The options glare back: “Men.” “Women.” “Everyone.”

My thumb hovers over “men.” Hovers longer over “women.”

Back and forth, like a flickering light.

It takes longer than it should, but I settle on “everyone.” The exhale is loud in my own ears, the sound of a secret leaving my body for the first time in writing.

“Congratulations,” the app says, or might as well. “You’ve been yourself for once.”

The thought makes me want to laugh and puke at the same time.

For a minute I do nothing, just stare at the “you’re all set!” screen. I close the app, open Grindr, and immediately close it again. My hands are shaking harder now, a fine tremor in my wrists that I blame on caffeine but know is fear.

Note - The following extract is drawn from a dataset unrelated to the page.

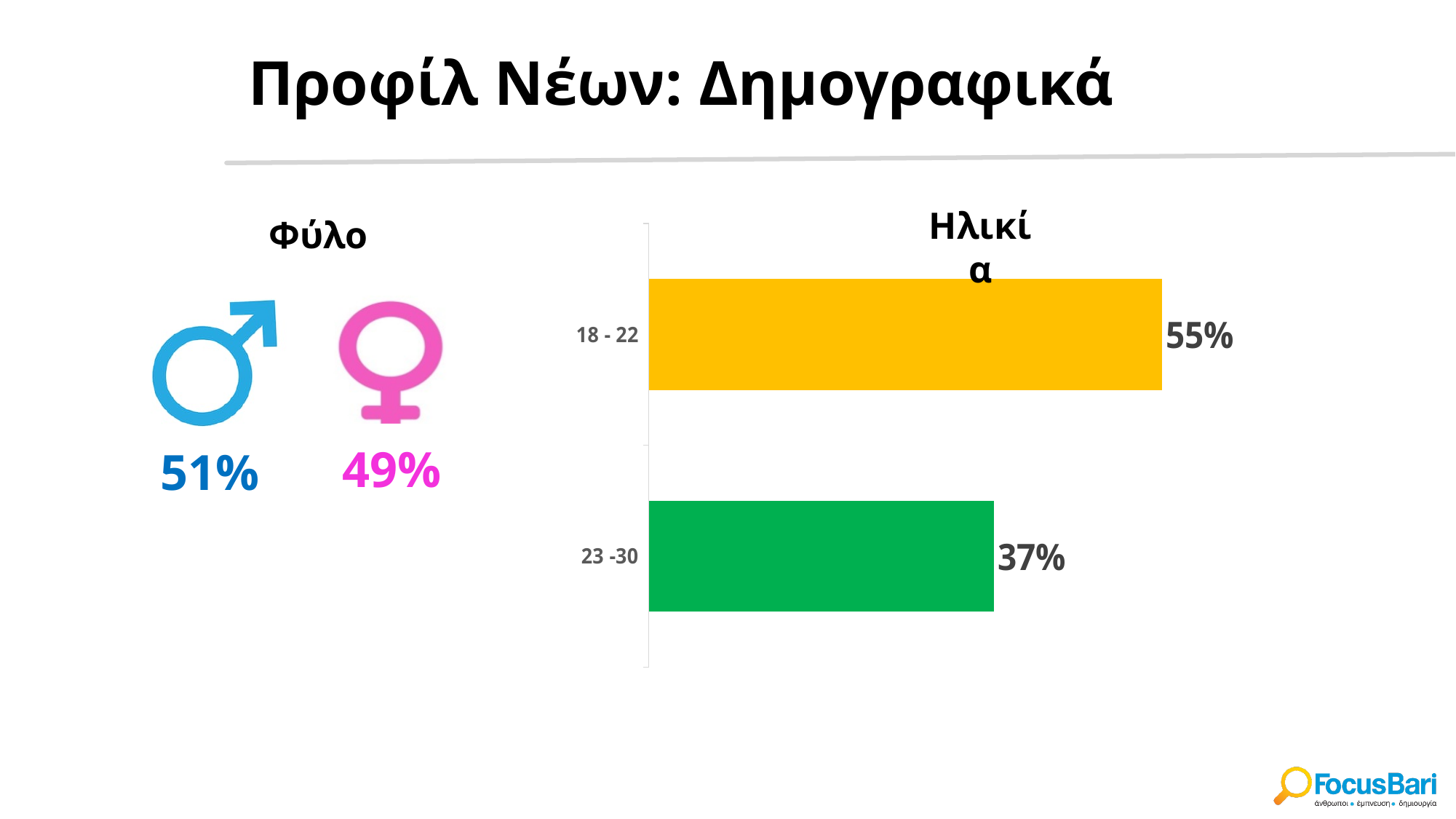
In the Ηλικία chart, what is the value for the 23 -30 age group? 37% What is the title of the bar chart on the right side of the slide? Ηλικία In the Φύλο section, what percentage is shown next to the male symbol? 51% How many age groups are shown in the Ηλικία chart? 2 In the Ηλικία chart, which age group has the highest value? 18 - 22 In the Ηλικία chart, what is the value for the 18 - 22 age group? 55% In the Ηλικία chart, which is larger: the value for 18 - 22 or the value for 23 -30? 18 - 22 What kind of chart is the Ηλικία chart? Bar chart In the Ηλικία chart, which age group has the lowest value? 23 -30 In the Φύλο section, what percentage is shown next to the female symbol? 49% In the Ηλικία chart, what is the difference between the values for 18 - 22 and 23 -30? 18% In the Ηλικία chart, what colour is the bar for the 23 -30 age group? Green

It’s easier to go back to Tinder, to the parade of faces, most of them with the same empty eyes and forced smiles as me.

I swipe, right, left, right, left.

Every so often there’s a match, a little pop of “it’s a match!” that should feel like a win but really just feels like hitting the same bruise over and over.

I message no one. I don’t know what I’d even say. “Hey, wanna meet up and stare at each other until the existential dread eats us both?”

I scroll through my matches.

One of them is a grad student in marine biology. Her profile pic is her grinning, holding up a giant, angry-looking crab.

She’s cute, in a way I might have been into three years ago.

Another is a bartender with sleeve tattoos, the kind who looks like he could kill you or make you the best Old Fashioned of your life. He’s local.